Ross D. Franklin/AP

VA Still Well Short of the Doctors It Needs Despite Small Gains

Most of the department's new hires were offset but employees leaving, report finds.

The Veterans Affairs Department saw a slight net increase last year in the number of doctors and other in-demand workers it employs, according to a new report, but still remains critically short of the onboarding it requires.

The Veterans Health Administration netted 774 medical officers last fiscal year, VA’s inspector general found, with most gains offset by the doctors who left the department. VHA added employees in four of its five most “critical need” occupations, but the trend of attrition nearly offsetting those gains held for each position. As a result, the IG said, VA made little progress in its capacity to treat veterans more quickly.

“The overall gains were reduced by high loss rates and did not significantly impact availability of staff in critical needs occupations,” the auditors said.

The IG began determining the occupations with the largest staffing shortages in fiscal 2014. Medical officers and nurses have remained the most critical positions in every year through fiscal 2017. Psychologists, physician assistants and medical technologists rounded out the top five in the most recent report, unaltered from fiscal 2016. VA Secretary David Shulkin said earlier this year the department maintained 45,000 job vacancies.

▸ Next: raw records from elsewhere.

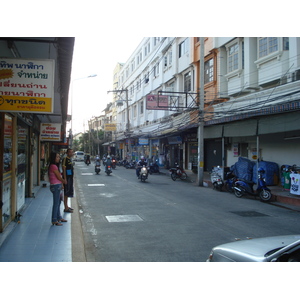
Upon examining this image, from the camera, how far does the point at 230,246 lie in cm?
381

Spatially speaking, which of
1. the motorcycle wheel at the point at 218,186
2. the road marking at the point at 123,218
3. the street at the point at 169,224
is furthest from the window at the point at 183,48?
the road marking at the point at 123,218

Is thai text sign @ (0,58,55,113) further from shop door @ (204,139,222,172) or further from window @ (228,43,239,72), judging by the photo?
shop door @ (204,139,222,172)

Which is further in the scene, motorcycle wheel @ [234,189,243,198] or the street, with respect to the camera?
motorcycle wheel @ [234,189,243,198]

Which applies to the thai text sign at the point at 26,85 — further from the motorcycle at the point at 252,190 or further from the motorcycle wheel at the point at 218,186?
the motorcycle wheel at the point at 218,186

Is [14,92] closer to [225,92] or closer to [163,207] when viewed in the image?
[163,207]

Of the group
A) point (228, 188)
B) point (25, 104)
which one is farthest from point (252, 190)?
point (25, 104)

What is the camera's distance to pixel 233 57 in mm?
18391

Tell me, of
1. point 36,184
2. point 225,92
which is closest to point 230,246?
point 36,184

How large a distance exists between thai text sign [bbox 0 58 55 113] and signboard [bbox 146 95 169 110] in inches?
604

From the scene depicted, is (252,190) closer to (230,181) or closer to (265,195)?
(265,195)

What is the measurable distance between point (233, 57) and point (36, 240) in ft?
52.2

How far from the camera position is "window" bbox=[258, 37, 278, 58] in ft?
48.0

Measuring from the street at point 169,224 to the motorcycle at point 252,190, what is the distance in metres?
0.36

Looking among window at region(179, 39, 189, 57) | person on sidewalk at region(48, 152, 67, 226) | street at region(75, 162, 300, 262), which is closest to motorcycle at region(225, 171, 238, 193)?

The IG cited VA for failing to create staffing models to anticipate its biggest staffing shortfalls on a facility-by-facility basis. The auditors first recommended the analyses more than two years ago, but the department has still failed to implement such a system.

“In the absence of facility-specific staffing targets or an operational staffing model, determining whether facilities are making meaningful progress in filling critical staffing shortages is challenging,” the IG said. “Without staffing models, VA leadership is unable to ensure that staffing is consistent and sufficient.”

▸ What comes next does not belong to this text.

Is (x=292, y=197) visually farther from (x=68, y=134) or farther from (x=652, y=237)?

A bill President Trump signed into law in August could help VA with those efforts. To help with recruiting, the law requires VA to create a standardized exit survey for departing employees and a database of every vacancy that is critical or difficult to fill. It will launch a virtual human resources academy within VA to ensure those employees maintain an adequate understanding of recruiting and retention strategies. Former VA employees will also face an easier process to return to the department and medical military personnel transitioning into civilian life will see boosted recruiting efforts.

The law also provided direct hire authority for positions with a “severe shortage of candidates,” as well as for certain qualified recent graduates and post-secondary students.

Retention issues continue to plague VA’s efforts to staff up, with 60 percent of doctors who left their positions resigning or transferring to other positions. VHA refers to those individuals as “regrettable losses.” Most of the remaining departures were the result of retirements. Recruiting is also a major barrier to VA’s onboarding. Last year, when Shulkin was head of VHA, he told Congress applications for clinical positions were down 78 percent.

VHA has created a working group to examine its regrettable losses and determine ways to keep employees in critical positions from leaving. It submitted a draft of its findings to VHA leadership this month. The IG told leadership it should review that report and implement “effective measures to reduce such losses.” The auditors also said VHA should expand its use of staffing models and incorporate more data in them so it can anticipate veterans’ medical needs.

VA’s acting Secretary for Health Poonam Alaigh agreed with the IG’s recommendations but said the problems were not unique. She added the department has netted 5,000 health care providers over the last five years.

“As the nation’s largest integrated health care delivery system, VHA workforce challenges mirror those of the health care industry as a whole,” Alaigh said. “Industry demand for clinical staff in all health care sectors exceeds the supply of appropriately trained health care professionals to meet projected nationwide health care needs.”